The UK government has instructed all water and sewerage companies (WaSCs) operating in England, to install monitors on every storm overflow by the end of 2023. These EDMs must provide information on the frequency and duration of storm overflow spills.
The Environment Agency’s EDM data for 2022 showed that the ten WaSCs in England have 14,580 storm overflows, and that 91% of these were fitted with EDMs. On average, each overflow spilled 23 times for an average of 5.8 hours.
“Where frequent spills are being reported, or when a WaSC suspects that an EDM is reporting falsely, a site visit may be required, so we are experiencing a heavy demand for rugged, low-cost cameras that are able to deliver reliable high-quality images of discharges to verify the EDM data without, necessarily, having to make a site visit,” explains Matt Dibbs, MD at Meteor Communications.
Meteor’s MRC cameras have been designed to operate unattended in remote locations where normal power and communications may not be available. The MRC cameras require just a small battery and a solar panel for year-round operation, and there are currently around 2,500 MRC cameras in use around the UK.
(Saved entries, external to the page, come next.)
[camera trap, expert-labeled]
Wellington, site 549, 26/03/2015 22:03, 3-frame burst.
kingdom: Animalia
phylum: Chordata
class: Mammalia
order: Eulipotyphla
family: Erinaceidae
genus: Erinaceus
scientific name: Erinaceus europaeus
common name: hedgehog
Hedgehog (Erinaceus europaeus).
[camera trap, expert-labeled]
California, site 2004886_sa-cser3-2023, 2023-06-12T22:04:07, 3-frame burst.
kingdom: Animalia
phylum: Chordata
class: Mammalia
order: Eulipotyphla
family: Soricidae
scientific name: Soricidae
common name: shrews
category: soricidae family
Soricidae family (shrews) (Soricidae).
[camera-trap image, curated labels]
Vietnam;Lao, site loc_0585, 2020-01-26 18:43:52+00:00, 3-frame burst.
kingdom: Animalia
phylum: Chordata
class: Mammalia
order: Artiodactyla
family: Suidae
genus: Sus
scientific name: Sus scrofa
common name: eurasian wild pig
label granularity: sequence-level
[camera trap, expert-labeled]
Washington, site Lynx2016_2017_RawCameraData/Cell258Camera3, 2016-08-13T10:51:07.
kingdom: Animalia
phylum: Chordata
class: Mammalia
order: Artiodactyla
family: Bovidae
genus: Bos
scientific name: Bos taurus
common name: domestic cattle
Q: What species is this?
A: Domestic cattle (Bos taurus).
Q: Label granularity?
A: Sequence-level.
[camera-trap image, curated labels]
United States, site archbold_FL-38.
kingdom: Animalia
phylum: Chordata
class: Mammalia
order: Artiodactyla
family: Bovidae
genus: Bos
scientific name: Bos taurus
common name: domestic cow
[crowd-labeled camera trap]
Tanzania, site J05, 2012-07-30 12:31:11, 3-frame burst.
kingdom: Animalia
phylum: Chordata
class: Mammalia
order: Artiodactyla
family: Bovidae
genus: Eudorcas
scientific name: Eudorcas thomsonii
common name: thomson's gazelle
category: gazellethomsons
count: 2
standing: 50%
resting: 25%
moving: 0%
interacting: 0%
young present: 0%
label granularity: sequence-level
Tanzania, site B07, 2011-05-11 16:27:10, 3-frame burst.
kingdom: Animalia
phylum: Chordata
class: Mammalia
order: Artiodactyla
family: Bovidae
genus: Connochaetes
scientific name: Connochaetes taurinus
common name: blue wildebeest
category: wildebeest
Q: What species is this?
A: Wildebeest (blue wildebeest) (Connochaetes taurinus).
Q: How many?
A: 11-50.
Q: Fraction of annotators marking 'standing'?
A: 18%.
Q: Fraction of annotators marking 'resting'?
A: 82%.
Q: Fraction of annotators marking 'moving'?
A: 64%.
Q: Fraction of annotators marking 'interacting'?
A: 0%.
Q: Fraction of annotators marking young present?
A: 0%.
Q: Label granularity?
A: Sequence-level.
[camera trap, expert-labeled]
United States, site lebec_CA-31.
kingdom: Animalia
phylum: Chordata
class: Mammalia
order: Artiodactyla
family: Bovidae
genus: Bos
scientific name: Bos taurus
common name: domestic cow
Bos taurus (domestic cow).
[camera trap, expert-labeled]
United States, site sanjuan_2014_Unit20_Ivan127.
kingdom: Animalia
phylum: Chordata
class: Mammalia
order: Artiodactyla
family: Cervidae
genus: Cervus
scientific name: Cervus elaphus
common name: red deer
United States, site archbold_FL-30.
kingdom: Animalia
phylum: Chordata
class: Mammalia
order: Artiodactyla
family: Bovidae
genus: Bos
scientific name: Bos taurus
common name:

Matt says: “One of the most popular features of the MRC cameras for discharge points, is the facility to attach a robust, reliable water level sensor so that the cameras can be automatically prompted to collect images when water levels rise.
“With the benefit of MRC remote cameras, WaSCs have ‘eyes in the field’ to improve the reliability of EDM data and avoid the over-reporting of spills, whilst reducing the number of site visits - saving time, and lowering both costs and carbon footprint.”